Death and taxes might indeed be the only certainties in life. But consider that you have some control over your taxes.
You can’t plan for retirement income without taking taxation into account. Until the other inevitability comes to pass, the IRS will continue taking its share—and it can be a doozy. Retirement income planning can ease this burden substantially, if you’re smart.
Let’s look at the tax implications of a few potential retirement income sources.
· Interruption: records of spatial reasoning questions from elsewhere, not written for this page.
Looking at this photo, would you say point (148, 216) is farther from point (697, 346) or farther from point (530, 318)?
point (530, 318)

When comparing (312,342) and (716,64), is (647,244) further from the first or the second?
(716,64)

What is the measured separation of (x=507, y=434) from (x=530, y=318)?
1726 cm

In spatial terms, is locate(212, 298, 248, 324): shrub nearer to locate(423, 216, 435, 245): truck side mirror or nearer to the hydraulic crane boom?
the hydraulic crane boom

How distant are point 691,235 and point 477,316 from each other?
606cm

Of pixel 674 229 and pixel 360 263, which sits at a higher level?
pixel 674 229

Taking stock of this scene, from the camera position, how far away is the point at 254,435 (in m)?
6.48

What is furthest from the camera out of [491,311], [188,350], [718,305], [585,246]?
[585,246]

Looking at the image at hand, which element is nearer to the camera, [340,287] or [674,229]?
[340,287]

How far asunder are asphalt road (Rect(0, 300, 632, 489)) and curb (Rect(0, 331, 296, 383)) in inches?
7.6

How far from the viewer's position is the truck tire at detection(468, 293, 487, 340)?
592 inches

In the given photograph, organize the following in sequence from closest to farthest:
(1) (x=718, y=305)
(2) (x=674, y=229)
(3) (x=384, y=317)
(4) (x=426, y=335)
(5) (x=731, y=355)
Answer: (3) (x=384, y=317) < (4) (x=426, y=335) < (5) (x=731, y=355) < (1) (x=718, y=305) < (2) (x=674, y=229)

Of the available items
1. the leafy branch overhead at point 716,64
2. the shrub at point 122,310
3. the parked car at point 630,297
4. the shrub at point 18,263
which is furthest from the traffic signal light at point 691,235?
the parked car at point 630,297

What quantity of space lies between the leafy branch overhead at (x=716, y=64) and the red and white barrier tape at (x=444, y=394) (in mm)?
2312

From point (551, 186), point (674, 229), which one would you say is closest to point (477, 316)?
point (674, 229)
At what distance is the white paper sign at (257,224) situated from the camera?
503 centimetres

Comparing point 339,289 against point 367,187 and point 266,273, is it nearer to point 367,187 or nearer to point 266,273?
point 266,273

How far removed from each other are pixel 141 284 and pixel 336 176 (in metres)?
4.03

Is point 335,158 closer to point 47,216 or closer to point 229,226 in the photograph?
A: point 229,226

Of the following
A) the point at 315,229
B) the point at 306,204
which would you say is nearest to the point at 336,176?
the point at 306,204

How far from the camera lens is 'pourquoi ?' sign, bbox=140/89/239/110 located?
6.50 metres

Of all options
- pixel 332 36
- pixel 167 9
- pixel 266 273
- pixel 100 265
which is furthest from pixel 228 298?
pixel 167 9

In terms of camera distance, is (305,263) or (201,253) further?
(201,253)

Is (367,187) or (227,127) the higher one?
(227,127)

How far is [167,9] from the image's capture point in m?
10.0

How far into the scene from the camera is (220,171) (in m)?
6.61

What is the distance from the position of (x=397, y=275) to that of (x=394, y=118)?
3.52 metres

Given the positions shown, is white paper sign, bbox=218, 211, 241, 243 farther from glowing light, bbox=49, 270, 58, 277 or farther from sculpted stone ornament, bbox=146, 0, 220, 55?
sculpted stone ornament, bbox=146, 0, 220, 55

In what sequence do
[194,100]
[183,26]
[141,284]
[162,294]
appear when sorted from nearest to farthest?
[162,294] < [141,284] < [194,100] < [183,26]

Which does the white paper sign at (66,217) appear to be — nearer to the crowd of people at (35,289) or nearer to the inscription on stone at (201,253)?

Keep in mind that tax laws are subject to change, and this information is only a guide; we recommend you seek guidance from a licensed tax professional.
If the ever-evolving tax laws and investment guidelines have your head spinning, remember this: you never have to pay income taxes on the same money twice.If you’ve contributed pre-tax dollars to any kind of vehicle, including a qualified annuity, or qualified retirement account, you’ll be taxed on that money eventually. Likewise, you’ll be taxed on any gains or earnings you receive from your investments. But if your retirement income is funded with after-tax dollars, then only the gains on the premium are taxable; the payout of the premium will be income tax-free.
A forward-thinking tax strategy for those nearing retirement is crucial for a variety of reasons. First, it can ensure retirees have sufficient funds to support themselves throughout retirement. By reducing tax liabilities, they can keep more money, increasing savings. Secondly, a well-planned strategy helps them avoid taxes on required minimum distributions and penalties, keeping tax burdens low. Finally, a tax strategy can help pass on wealth by reducing estate taxes, providing for loved ones in the future. As such, it’s vital to work with financial advisors and tax professionals to develop a tax-efficient plan for retirement.